Fetal Alcohol Spectrum Disorders: An Overview from the Glia Perspective

fetal alcohol face deformities

Although the intensity, duration, and timing of prenatal ethanol exposure can have dramatic effects on the manifestation of these abnormalities, the general trend is that as exposure to ethanol increases, the expression of abnormal facial traits increases. Diagnostic characteristics typical of children with FAS include smaller eye openings (palpebral fissures, the region between the upper and lower eyelid), at times accompanied by folds of skin (epicanthal folds) at the corners of the eyes that stretch the upper lids taut and create a more oval shape. A general shortening of the nose occurs, often accompanied by a lowered nasal bridge.

What is fetal alcohol syndrome (FAS)?

  • Using alcohol during pregnancy is the leading cause of preventable birth defects, developmental disabilities and learning disabilities.
  • Thus, elucidating not just the cell-specific effects of alcohol, but also the cell-cell interactions that occur is necessary to fully understand and effectively treat abnormal brain development.
  • In 1973, responding to Jones and Smith’s publication on the original syndrome FAS, NIAAA initiated several epidemiological and animal studies on prenatal alcohol exposure.

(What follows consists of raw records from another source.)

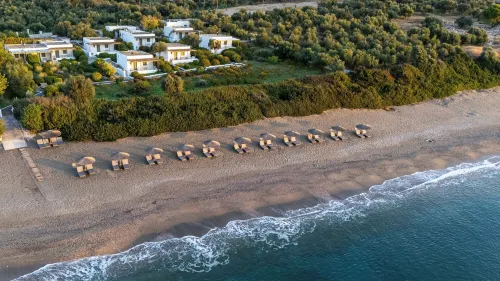 Niriides Mani Beachfront Residences - Bãi biển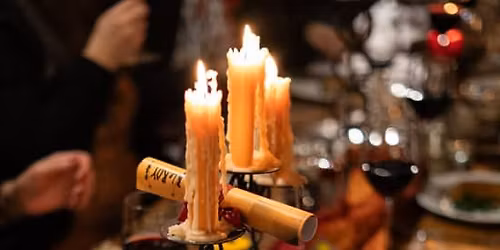 Le Roy d'Espagne - D\u00eener-spectacle m\u00e9di\u00e9val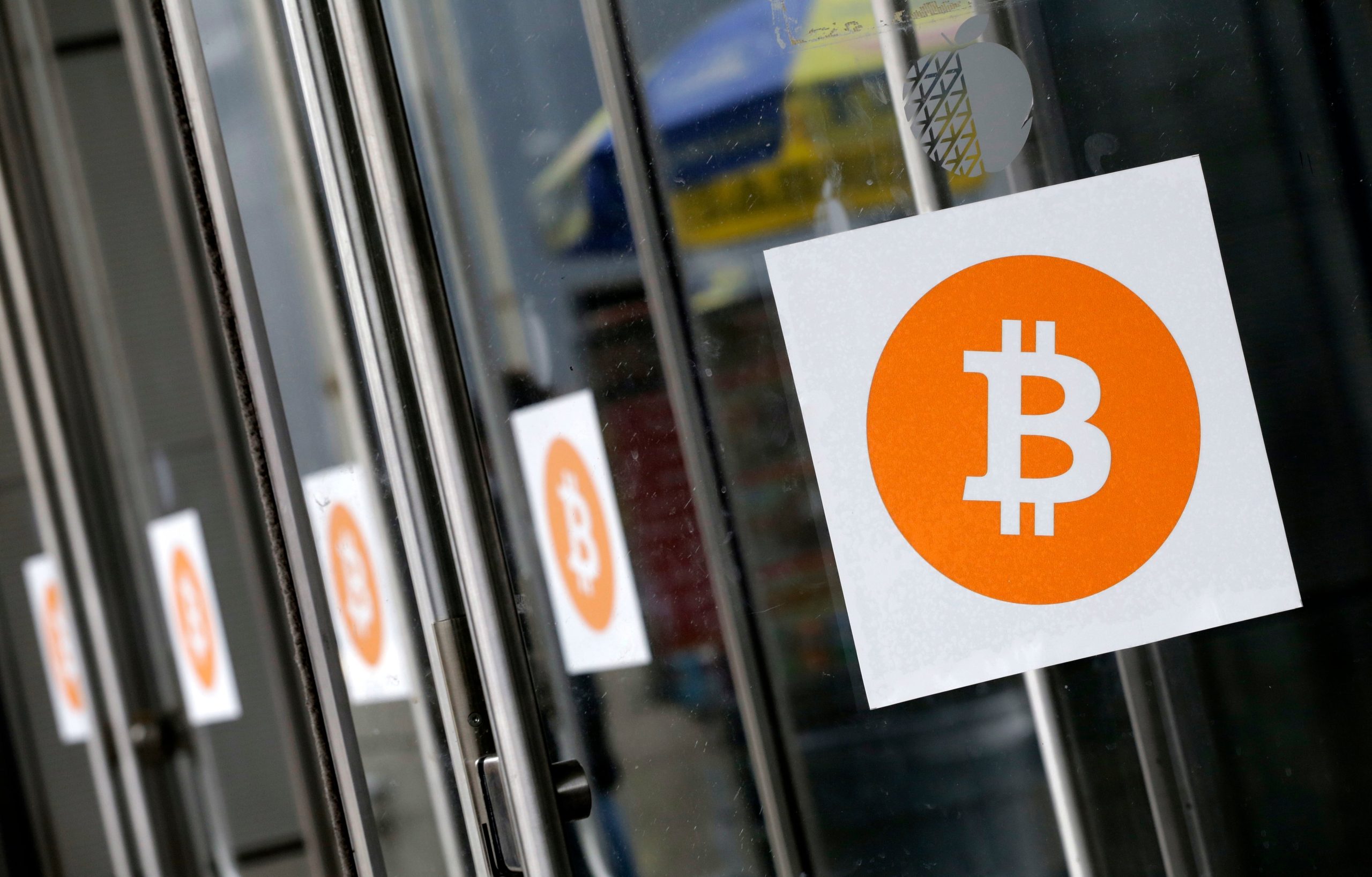 Bitcoin y Ethereum, hoy: a cuánto cotizan las principales criptomonedas   (AP foto/Mark Lennihan)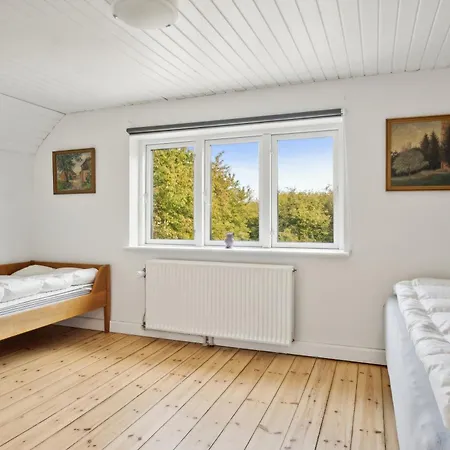 Alojamento de Turismo Rural Renovated In Rural Idyll Close To The *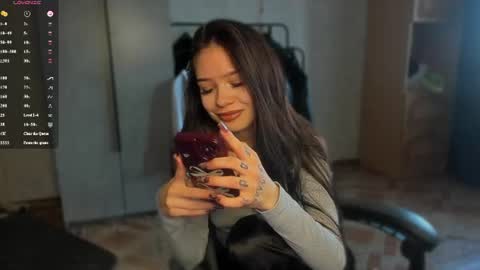Snapshot of sweetydeviliya chatting on 06.18.26 sweetydeviliya online show from 06.18.26
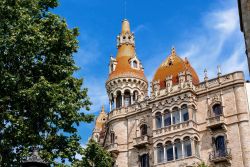 Casa Rocamora in Passeig de Gracia a Barcellona, Spagna. Noto anche come casa Lleo Morera, questo edificio si presenta più come una chiesa con facciata e pinnacoli gotici. A costruirla ...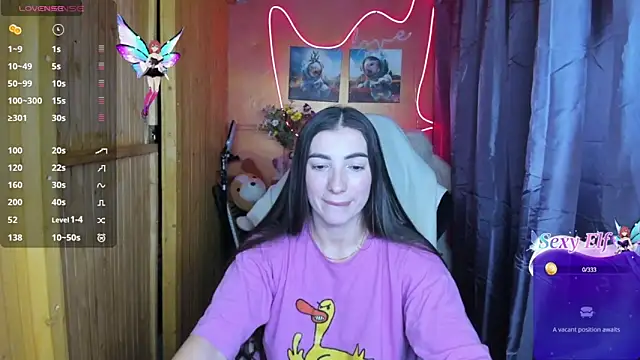 Snapshot of Fiery_Brunette_ chatting on January 24, 11:15 am Fiery Brunette online show from January 24, 11:15 am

Dependence and addiction to alcohol in the mother also cause the fetus to become addicted. But since the alcohol is no longer available, the baby’s central nervous system becomes over stimulated, causing symptoms of withdrawal. Alcohol withdrawal may begin within a few hours after birth, and symptoms may last up to 18 months. Alcohol in the mother’s blood passes to the baby through the umbilical cord.

fetal alcohol face deformities

Can you prevent FASDs?

The Navigator helps adults find alcohol treatment for themselves or an adult loved one. In the womb, a baby doesn’t have a fully developed liver drunken baby syndrome that can process or break down alcohol, so it can easily get to and damage the baby’s organs. If you suspect your child may already have an FASD, a doctor can also help you find the support you need for your child’s development and your own well-being. It may be difficult to diagnose FASDs because there’s no single test to make a diagnosis. Instead, you or a doctor may observe a cluster of symptoms in your child that suggests they have an FASD.

fetal alcohol face deformities

FASD-related Brochures and Fact Sheets

fetal alcohol face deformities

Additionally, the range and aetiology of adult outcomes require clarification to inform assessment and prognosis in FASD291. A research initiative for elderly people with FASD is urgently needed as there is virtually no information about the diagnostic criteria or neuropsychological outcomes of FASD in this age group. Fetal alcohol spectrum disorders (FASDs) are a group of conditions that can occur in a person who was exposed to alcohol before birth. A linear relationship exists between ethanol exposure and the severity of expression of ethanol-induced defects.

Abstaining From Alcohol to Prevent Fetal Alcohol Syndrome

Significant volume reductions are observed in the caudate of subjects with FASD (Archibald et al., 2001). Recent studies also suggest asymmetric formation of the caudate among subjects with either one trimester or all three trimesters of alcohol exposure in utero (Willford et al., 2010). Because many people do not know they are pregnant during those first few weeks, the risk of FAS increases if you drink alcohol and have unprotected sex. However, most studies have not researched FAS symptoms in people over the age of 30. The best prevention method is to avoid alcohol use when you’re trying to become pregnant, when you suspect you may be pregnant, or when you know you’re pregnant. The outlook will be individual for each child, what type of FASD they have, and what treatments/therapies they have access to.

fetal alcohol face deformities

In humans, most myelination takes place during the first 20 years of postnatal life (Lebel et al., 2008). While the bulk of myelination occurs in relatively early postnatal life, it is now clear that myelination continues throughout life (Bartzokis et al., 2012; Young et al., 2013). Coinciding with their later development, oligodendrocytes are the final cells of the CNS to mature.

  • Pharmacological interventions for FASD are widely used and include medications, such as cognitive enhancers, to treat core impairments and medications to treat comorbidities, including ADHD, anxiety, and arousal or sleep disorders253.
  • Prenatal exposure to ethanol affects a developing embryo as early as the third week after fertilization, with midline facial abnormalities the first developmental defect observed.
  • Public-health authorities agree that the alcohol industry should have no involvement in the development of public-health policies owing to their inherent conflict of interest218,219.
  • However, the only way to prevent FAS is to avoid drinking beverages containing alcohol during pregnancy.
  • Alcohol stimulates the production of reactive oxygen species in microglia and astrocytes, leading to neuronal apoptosis84.

How are fetal alcohol spectrum disorders diagnosed?

A single episode of binge drinking, especially during the first few weeks of pregnancy, can lead to FAS. Having four or more drinks within two hours is considered a single binge-drinking episode for females. That said, any amount of alcohol may increase the risk of a baby developing an FASD.